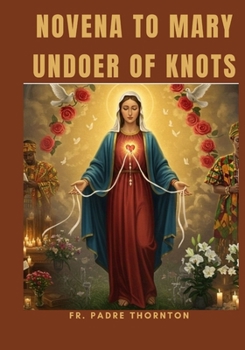 Paperback Novena to Mary Undoer of Knots Book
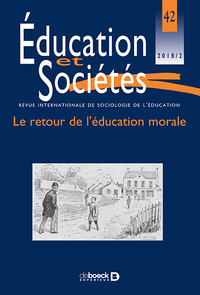 Image de Éducation et Sociétés 2018/2 - 42 - Le retour de l'éducation morale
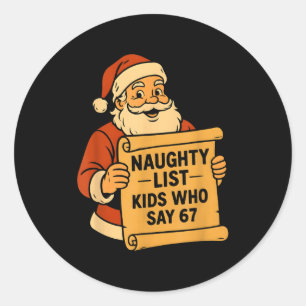 Naughty List Kids Who Say 67 Meme 6 7 Santa Claus  Classic Round Sticker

= = = =

The answer is the listing above repeated verbatim, minus its images.

 Paperback Novena to Mary Undoer of Knots Book
 Image de Éducation et Sociétés 2018/2 - 42 - Le retour de l'éducation morale
 Naughty List Kids Who Say 67 Meme 6 7 Santa Claus  Classic Round Sticker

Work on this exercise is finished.